Researchers find electron chirality in graphene impacts current flow

A team of researches affiliated with several institutions in the U.K. and Russia has found that chirality in graphene impacts current flow. In their paper published in the journal Nature Physics, the team describes how they developed a method for both detecting and measuring the impact of chirality in graphene and why they believe it could lead to better tunneling electronics devices.

A team of researches affiliated with several institutions in the U.K. and Russia has found that chirality in graphene impacts current flow. In their paper published in the journal Nature Physics, the team describes how they developed a method for both detecting and measuring the impact of chirality in graphene and why they believe it could lead to better tunneling electronics devices.

Electrons and other particles have a property that is called chirality, where they exist as being either left or right-handed. In addition, when they exist in an electronic state, it can also be defined as chiral. In this new experiment, the researchers found that the chirality of electrons can have an impact on current flow—they made this discovery by creating a small testing material made of a sheet of four atom thick boron nitride placed between two sheets of graphene. This setup allowed for creating a very controllable type of current flow—when voltage was applied to one of the sheets of graphene, it tunneled its way through the boron nitride to the other graphene sheet where it could be removed. That allowed for noting the right or left-handedness of the electrons as they tunneled through the borone nitride sheet and the states they ended up in. The researchers note that right-handed electrons tended to prefer to make it to right-hand states and vice-versa for the left-handed electrons.

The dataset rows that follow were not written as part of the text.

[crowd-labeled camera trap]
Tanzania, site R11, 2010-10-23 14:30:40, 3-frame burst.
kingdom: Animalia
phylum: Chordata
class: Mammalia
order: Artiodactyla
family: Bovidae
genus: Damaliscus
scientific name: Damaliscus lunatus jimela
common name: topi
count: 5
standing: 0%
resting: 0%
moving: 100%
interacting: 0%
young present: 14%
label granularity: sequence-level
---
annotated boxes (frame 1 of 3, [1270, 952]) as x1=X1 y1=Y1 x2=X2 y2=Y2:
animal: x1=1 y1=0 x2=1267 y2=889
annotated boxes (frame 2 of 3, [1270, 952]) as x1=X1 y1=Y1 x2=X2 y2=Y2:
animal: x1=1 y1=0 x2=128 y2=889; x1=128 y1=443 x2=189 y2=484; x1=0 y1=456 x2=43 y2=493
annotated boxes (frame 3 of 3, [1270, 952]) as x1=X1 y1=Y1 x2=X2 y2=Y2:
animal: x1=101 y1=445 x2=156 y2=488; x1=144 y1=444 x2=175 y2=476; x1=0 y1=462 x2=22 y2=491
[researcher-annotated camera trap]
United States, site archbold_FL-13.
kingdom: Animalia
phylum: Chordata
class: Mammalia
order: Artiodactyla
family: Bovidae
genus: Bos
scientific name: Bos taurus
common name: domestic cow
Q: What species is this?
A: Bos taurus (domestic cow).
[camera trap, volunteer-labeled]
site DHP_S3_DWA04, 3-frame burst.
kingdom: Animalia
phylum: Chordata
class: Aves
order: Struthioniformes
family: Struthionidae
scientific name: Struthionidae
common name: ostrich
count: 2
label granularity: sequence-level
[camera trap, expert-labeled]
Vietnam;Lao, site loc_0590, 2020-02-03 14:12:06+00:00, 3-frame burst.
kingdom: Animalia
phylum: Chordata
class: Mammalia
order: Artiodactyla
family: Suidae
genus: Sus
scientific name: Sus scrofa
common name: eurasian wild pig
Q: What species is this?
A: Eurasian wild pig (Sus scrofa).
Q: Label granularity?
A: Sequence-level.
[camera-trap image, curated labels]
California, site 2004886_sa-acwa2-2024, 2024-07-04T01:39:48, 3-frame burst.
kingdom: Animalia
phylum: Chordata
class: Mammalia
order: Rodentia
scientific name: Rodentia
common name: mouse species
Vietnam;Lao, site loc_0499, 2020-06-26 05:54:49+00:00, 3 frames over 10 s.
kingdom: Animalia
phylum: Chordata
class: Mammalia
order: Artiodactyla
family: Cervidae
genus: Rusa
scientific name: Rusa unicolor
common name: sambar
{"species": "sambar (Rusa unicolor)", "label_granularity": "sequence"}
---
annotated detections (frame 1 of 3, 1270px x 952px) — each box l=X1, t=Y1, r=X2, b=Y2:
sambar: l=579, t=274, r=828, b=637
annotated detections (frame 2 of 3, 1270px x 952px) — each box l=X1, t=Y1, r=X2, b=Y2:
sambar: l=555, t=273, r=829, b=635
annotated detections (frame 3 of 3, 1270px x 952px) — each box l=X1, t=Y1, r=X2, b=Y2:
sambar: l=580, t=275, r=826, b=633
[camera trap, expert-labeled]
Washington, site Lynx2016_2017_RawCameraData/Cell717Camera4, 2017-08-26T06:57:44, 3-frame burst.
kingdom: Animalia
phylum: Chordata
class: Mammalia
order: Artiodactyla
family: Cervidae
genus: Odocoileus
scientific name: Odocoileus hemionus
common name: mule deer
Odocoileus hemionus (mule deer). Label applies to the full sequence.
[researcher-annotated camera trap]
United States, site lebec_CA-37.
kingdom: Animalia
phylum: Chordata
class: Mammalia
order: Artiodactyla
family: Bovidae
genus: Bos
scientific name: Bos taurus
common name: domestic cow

By applying voltage, the team was able to "see" the chirality of the tunneling electrons and its impact on current flow. They also found that applying a magnetic field at a ninety degree angle to the material allowed for seeing the impact even better—doing so served to quantize the motion of the electron, which showed up on a measuring device as energy levels that were unequally spaced apart—a ladder effect. Doing so allowed them to demonstrate that spin, energy and momentum were all conserved in the tunneling process, as was their chirality.

The researchers suggest their findings could lead to efforts that are involved in making better tunneling electronic devices and perhaps to a whole new class of chiralitic electronics.

 

More information: M. T. Greenaway et al. Resonant tunnelling between the chiral Landau states of twisted graphene lattices, Nature Physics (2015).

Abstract
A class of multilayered functional materials has recently emerged in which the component atomic layers are held together by weak van der Waals forces that preserve the structural integrity and physical properties of each layer. An exemplar of such a structure is a transistor device in which relativistic Dirac fermions can resonantly tunnel through a boron nitride barrier, a few atomic layers thick, sandwiched between two graphene electrodes. An applied magnetic field quantizes graphene's gapless conduction and valence band states into discrete Landau levels, allowing us to resolve individual inter-Landau-level transitions and thereby demonstrate that the energy, momentum and chiral properties of the electrons are conserved in the tunnelling process. We also demonstrate that the change in the semiclassical cyclotron trajectories, following an inter-layer tunnelling event, is analogous to the case of intra-layer Klein tunnelling.